To explain the social customs of that time, this from wikipedia;

“Melodia offered Viola a so-called "rehabilitating marriage," but she refused, thus acting against what was the common practice in Sicilian society at the time. According to traditional social norms, this choice would make her a donna svergognata, or 'woman without honour' (literally: a 'shameless woman'), as she had lost her virginity but remained unwed.[4] These concepts were not exclusive to Sicily or rural areas; to some extent, they were also implicit in the Italian Penal Code of the time, namely Article 544, which equated rape to a crime against "public morality" rather than a personal offence, and formalized the idea of a "rehabilitating marriage" (matrimonio riparatore), stating that a rapist who married his victim would have his crime automatically expunged.[4][9]” Wikipeda

Viola’s family acted against Sicilian tradition. You could see it as an example of fathers and brothers protecting women, but it was very much against the norm.

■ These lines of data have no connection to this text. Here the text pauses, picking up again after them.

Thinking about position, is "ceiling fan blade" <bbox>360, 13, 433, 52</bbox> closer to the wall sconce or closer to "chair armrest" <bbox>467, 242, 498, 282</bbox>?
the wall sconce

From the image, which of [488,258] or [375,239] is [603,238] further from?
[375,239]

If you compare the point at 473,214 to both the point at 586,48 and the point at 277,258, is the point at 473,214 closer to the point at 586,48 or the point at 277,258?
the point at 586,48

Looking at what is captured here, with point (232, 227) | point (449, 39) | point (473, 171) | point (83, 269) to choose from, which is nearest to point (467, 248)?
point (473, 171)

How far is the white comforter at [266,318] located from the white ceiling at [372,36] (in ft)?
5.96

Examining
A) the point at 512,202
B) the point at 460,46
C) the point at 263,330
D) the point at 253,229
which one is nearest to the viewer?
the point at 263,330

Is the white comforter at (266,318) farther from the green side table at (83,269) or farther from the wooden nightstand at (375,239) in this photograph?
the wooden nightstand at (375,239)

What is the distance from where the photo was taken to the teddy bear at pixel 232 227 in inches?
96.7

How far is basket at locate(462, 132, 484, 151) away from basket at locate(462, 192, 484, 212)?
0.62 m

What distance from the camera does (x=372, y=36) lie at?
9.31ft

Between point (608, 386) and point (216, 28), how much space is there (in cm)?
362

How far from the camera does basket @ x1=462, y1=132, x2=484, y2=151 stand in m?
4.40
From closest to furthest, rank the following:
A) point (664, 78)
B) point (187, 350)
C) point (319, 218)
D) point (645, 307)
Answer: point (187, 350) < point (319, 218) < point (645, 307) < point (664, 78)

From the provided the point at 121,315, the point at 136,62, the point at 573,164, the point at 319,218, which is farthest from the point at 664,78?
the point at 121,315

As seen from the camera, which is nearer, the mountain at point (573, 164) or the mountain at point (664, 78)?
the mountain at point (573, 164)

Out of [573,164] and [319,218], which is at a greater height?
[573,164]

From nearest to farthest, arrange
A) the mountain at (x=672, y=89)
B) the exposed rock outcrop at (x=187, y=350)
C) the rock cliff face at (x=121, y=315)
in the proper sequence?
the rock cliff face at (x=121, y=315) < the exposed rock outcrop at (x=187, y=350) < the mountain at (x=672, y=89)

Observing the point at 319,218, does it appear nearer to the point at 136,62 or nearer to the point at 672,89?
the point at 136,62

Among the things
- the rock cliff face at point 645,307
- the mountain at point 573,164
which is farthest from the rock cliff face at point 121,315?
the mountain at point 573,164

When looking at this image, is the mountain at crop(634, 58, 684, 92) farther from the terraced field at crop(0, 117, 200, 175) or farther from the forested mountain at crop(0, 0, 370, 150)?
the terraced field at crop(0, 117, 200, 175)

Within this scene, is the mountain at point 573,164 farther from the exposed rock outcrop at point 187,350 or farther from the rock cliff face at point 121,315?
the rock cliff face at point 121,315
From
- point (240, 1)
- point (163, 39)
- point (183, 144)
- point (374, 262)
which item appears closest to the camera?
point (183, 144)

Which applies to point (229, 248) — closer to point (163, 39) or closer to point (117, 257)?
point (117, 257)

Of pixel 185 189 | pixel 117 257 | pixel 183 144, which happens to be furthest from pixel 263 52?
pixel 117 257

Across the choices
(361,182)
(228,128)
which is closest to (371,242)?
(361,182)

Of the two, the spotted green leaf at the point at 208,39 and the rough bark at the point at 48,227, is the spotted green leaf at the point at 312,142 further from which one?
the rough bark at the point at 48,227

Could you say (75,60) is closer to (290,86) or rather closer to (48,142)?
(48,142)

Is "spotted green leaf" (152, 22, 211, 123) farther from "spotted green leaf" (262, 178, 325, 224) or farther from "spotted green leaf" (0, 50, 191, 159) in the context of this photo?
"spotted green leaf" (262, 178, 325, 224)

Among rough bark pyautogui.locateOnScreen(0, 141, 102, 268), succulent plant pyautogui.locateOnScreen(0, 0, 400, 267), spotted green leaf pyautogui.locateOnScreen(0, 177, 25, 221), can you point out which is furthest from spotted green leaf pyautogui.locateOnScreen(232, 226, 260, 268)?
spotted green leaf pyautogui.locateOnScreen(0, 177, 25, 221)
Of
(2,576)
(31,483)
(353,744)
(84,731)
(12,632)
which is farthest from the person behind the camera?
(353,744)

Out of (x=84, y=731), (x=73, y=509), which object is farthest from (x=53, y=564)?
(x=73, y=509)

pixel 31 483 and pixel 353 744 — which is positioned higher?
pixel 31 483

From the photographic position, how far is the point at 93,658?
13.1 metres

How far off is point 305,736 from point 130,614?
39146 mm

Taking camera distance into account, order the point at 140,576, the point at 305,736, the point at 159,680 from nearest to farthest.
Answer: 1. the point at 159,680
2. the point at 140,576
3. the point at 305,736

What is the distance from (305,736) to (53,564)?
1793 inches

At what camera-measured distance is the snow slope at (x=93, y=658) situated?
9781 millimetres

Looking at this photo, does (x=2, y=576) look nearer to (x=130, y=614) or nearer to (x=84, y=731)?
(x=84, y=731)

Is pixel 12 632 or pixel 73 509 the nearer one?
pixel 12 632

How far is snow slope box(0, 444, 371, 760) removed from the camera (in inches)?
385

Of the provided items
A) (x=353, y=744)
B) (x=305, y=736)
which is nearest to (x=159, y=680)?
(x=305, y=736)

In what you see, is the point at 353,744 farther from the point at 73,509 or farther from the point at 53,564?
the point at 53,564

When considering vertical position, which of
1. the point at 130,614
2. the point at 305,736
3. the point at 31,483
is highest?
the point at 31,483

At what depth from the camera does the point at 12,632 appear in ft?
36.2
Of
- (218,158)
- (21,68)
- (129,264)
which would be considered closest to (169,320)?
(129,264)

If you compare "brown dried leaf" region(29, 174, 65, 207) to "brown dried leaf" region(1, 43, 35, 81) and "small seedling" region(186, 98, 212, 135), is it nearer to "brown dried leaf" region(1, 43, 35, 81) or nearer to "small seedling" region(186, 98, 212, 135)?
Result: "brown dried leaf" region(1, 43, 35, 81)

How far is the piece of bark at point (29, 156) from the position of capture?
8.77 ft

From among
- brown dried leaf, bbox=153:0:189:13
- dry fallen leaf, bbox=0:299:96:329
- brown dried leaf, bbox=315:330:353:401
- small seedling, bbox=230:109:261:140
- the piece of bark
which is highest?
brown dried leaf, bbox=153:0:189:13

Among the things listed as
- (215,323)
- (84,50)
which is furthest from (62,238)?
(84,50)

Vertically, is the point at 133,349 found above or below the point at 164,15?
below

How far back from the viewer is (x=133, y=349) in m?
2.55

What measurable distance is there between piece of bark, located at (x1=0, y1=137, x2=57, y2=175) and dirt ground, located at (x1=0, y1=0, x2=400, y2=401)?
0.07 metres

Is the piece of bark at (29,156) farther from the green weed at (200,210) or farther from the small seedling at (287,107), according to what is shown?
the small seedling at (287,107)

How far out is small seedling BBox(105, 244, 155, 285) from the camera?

“After Viola's refusal to marry her rapist, her family members were reportedly menaced, ostracized, and persecuted by most townspeople. Their vineyard and barn were torched”

This happened only 25 years before Paglia wrote her article. So, one might assume that things had improved a lot in Italian society since then. In fact, the article states that the law forcing women to marry their rapist was taken out the legal code in 1981. So, maybe one could assume that after that was taken out, things improved.

Sexual violence against a person rather than against public morality only became law in 1996, several years after Paglia’s essay was published.

(To explain this because I didn’t initially understand it; sexual violence was defined in Italian law as being an offense against the public rather than as an individual. This meant that a sexual assault ceased to be a crime if the victim married the offender, thus taking the offense out of the realm of public morality.)

It could only be extreme ignorance that would lead Paglia to claim that the patriarchy was protecting women in the traditional culture of Italy. Most likely, Paglia was naively believing family history, because it’s clear that women were not protected.

One could argue that this part of her argument is a small part, but I think it’s telling of her greater intellectual dishonesty. Paglia believes that women are oppressed by nature rather than by patriarchy. Thus, in her view, it’s patriarchal culture that protects women from rape rather than causing it.

No doubt Paglia thought that her example of vigilante justice was an example of the protection of a more patriarchal culture. But the actual history of the way rape was dealt with in Sicily shows that a patriarchal culture acquiesces to and encourages sexual violence.

Fortunately, the Seattle times did publish a response from several women who worked at Seattle Rape Relief and King County Sexual Assault Resource Center. I include a link here at the end of the essay.